• **Alıntı**
Ahmet Kutsi Tecer ismini babasından, ikinci ismini ise doğduğu yer olan Kudüs’ten, soyadını da Tecer dağından almış 1901 doğumlu bir şairdir. Osmanlı toprakları olan Kudüs’de doğmuş ve ilköğrenimini orada tamamlamıştır. Sonrasında ise sırasıyla; Kırklareli ve İstanbul’da öğrenim görmüştür.
Tecer üniversite yılları dediğimiz Dârülfünun da, çekirdeğini Dârülfünun hocalarının oluşturduğu ‘Dergâh’ dergisine dâhil olmuş ve şiirlerini yayınlamaya başlamıştır. Ve yazdığı tüm dergiler; “Dergâh (1921-1922), Mihrab, Millî Mecmua (1924-1925), Meş‘ale (1928), Görüş (1930-1932), Varlık (1933-1935 ve 1960), Ağaç (1936), Oluş (1939), Yücel (1941), Ülkü (1941-1945), Şadırvan (1949), Türk Folklor Araştırmaları (1949-1980), Türk Düşüncesi (1953-1954), İstanbul, Türk Yurdu (1955-1956) ve Vatan (1957-1958)” şeklinde sıralanabilir.
Tecer, samimi ve mükemmeliyetçi bir insan olduğundan, az ve öz yazmıştır. Bu yüzden hemen her yazdığı şeyi kendince olgunlaştırmadan gün ışığına çıkarmaz ve beklerdi. İlk şiirlerinden itibaren yazdıklarına ve yayınladıklarına ‘nokta’ koyamazdı. Yayınladıklarının az olmasının sebebi de bundandır.
Dönemin tüm şair ve yazarlarının aksine Tecer batı fikrinden fazla etkilenmemiş, Paris’e gittiğinde de Cezayir Halk edebiyatı üzerine yoğunlaşmıştır. Paris’teki tüm anılarını ‘Paris Acıları’ adlı şiirinde kaleme almış ve bizlere sunmuştur. Bu dönem sonunda ise hiçbir akıma kapılmamış hem ruhen hem de bedenen yurda geri dönmüştür.
Sivas’ta öğretmen olarak dört yıl kalmış, bu süre zarfında öğrencileri ile ‘Toplantı’ adlı dergiyi çıkarmıştır. Hiçbir şey onu halk edebiyatından alıkoyamıyordu. Yine aynı dönemlerde dostlar Vehbi Cem Aşgun ve Muzaffer Bey ile birlikte 5-7 Kasım 1931’de ‘Halk Şairleri Bayramı’nı gerçekleştirmiştir. Bu şenliklerde yapılan yarışmada Aşık Veysel birinci olmuş ve aralarında bir dostluk başlamıştır. Aşık Veysel ile birlikte Suzani, Ruhsati, Mesleki, Talebi, Karslı Mehmet gibi halk şairlerinin tanıtılması için de çalışmıştır. Yine aynı dönemlerde ‘Halk Şairlerini Koruma Derneği’ kurarak halk müziğinin tanınması, okullara ve radyoya girmesi için çalışmıştır. Sivas’taki halk evleri ve halk odaları da halk şiiri için çok önemli birer kapılar olmuştur.

• **Aşağıdaki Veriler**

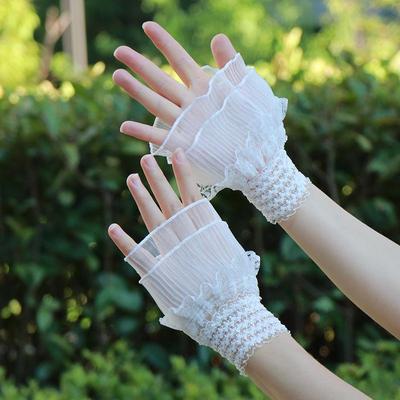 Luvas de Renda com Dupla Babado: Mangas de Pulso Estilo Lolita para Adereços de Fotografia de Nail Art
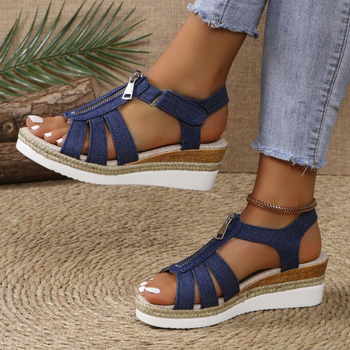 Ljeto 2024. Novi stil, ležerne cipele s patentnim zatvaračem, riblja usta, na klinu, jednobojne, ravne ženske sandale, retro sandale, ženske, izdubljene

• **Yapılacak İşler**
(1) Ahmet Kutsi Tecer metninde "Tecer, samimi ve" sözlerinden başlayıp aşağı doğru "sebebi de bundandır." sözlerine kadar uzanan kısmın tamamını hiç değiştirmeden yazdırın.
(2) Ahmet Kutsi Tecer metnini son cümlesinden sonra gelecek biçimde sürdürün.

• **Numaralı Yanıtlar**
(1)
Tecer, samimi ve mükemmeliyetçi bir insan olduğundan, az ve öz yazmıştır. Bu yüzden hemen her yazdığı şeyi kendince olgunlaştırmadan gün ışığına çıkarmaz ve beklerdi. İlk şiirlerinden itibaren yazdıklarına ve yayınladıklarına ‘nokta’ koyamazdı. Yayınladıklarının az olmasının sebebi de bundandır.

(2)
Sivas’taki öğretmenlik yılları onu Sivas Maarif Müdürlüğü’ne, oradan Millî Eğitim Bakanlığı’na kadar götürmüştür. Sonrasında ise Adana ve Urfa milletvekili olarak halkı adına, Türkiye Büyük Millet Meclisi görevini yerine getirmiştir. Bu davası ve bu samimiyeti ona 1941-1945 yılları arsında ‘Ülkü’ mecmuasını ve halk evleri yönetiminin kapısını açmıştır. Yıllarca yaptığı öğretmenlik kariyerini ise asla bırakmamış tüm görevleri ile birlikte öğretmenlikten vazgeçmemiştir. Yeni nesil yetiştirme aşkı hiç bir zaman sönmemiştir. 1966 yılında emekli olduktan sonra adeta emekliliği tüm görevlerin sona ermesine işaret edercesine 1967’de de hayata veda etmiştir.
Kaynak:
Karabulut, M. (2011). “Türk Dünyası Araştırmaları”, İstanbul: İş Bankası Yayınları, Cilt: 33, Sayı: 195.
Kalbe Düşen Notlar:
Her zaman, ‘kitap okumak farkındalıktır ama bir dergi okumak farklılıktır’ derim. Bir de dergi çıkarıyorsanız o zaman işte kendi kendinizin bile tahmin edemeyeceği pencereler, kapılar, yollar açarsınız. Dergi çıkarmak her zaman çok zahmetli ve emekli bir iş ev süreç olmuştur. Geçmişten günümüze bu durum böyle gelişmiştir. Ama dergi vatan sevgisi gibidir bu sevgi anlatılmaz, bu sevgi, gerçek samimiyettir. Tecer bu samimiyetten hiç kopmamış, her zaman ve her şartta dergi çıkarmaya devam etmiştir.
Dönemin getirdiği yenilikler, siyasi olaylar nedeniyle edebiyatımızda bir batıya dönüş ve yeni edebiyat hayranlığı oluşturmuştur. Ama Ahmet Kutsi Tecer tüm bunların aksine edebiyatımızın aslında halk edebiyatında gizli olduğuna inanmış ve bu alanda yürümeye devam etmiştir.
Liyakat ‘yaşamımız için’ her şeydir. Tecer her dönemde aldığı görevleri en iyi şekilde yerine getirmiş olmalı ki, aksi olsaydı eğer böyle görevlerle başarılarla dolu bir hayat ile karşımıza çıkmış olmazdı.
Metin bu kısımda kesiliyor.